Türkiye is emerging as an increasingly important logistics hub linking the Gulf, Eurasia and Europe, with the Middle Corridor and the Development Road project reinforcing the country’s central role in regional supply chains, International Transporters’ Association (UND) Executive Board Chairman Alper Özel said.
He argued that Turkish transporters were becoming harder to bypass at a time of geopolitical disruption and mounting pressure on traditional trade routes.
Özel said the Middle Corridor and the Development Road should be viewed together as routes that strengthen Türkiye’s position between Asia, the Middle East and Europe.
The Middle Corridor stretches from China through Central Asia and the Caspian basin to Türkiye and then Europe, while the Development Road envisages linking Iraq’s Al-Faw Port to Türkiye through a two-way highway and railway network.

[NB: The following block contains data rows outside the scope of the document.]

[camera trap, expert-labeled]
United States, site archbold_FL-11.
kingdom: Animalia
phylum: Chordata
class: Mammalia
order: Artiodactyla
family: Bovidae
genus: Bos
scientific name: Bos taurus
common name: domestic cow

The Turkish logistics sector has recently received a practical boost from Saudi Arabia’s decision to grant transit visas to Turkish truck drivers, reopening a key overland route to Gulf markets after roughly a decade of disruption.
Trade Minister Ömer Bolat said last week that the issue had been resolved as of April 9, allowing Turkish drivers to move goods into the Gulf through Saudi territory again.
The step restored a critical land corridor at a time when conflict-related disruptions in the Middle East were adding strain to supply chains.
Özel said the new visa regime would help Turkish exports reach Gulf destinations faster, adding that a truck loaded in Türkiye could unload in Saudi Arabia within seven or eight days.
He also said the sector hoped to return to earlier transport volumes, noting that the visa arrangement would cover a broad range of products from food to construction materials.
He added that European traders increasingly preferred Turkish transporters because of their flexibility and regional knowledge, even as fuel-price volatility and broader uncertainty continued to weigh on the market.
In that environment, Özel said, Türkiye’s role as a reliable logistics bridge was becoming more visible rather than less.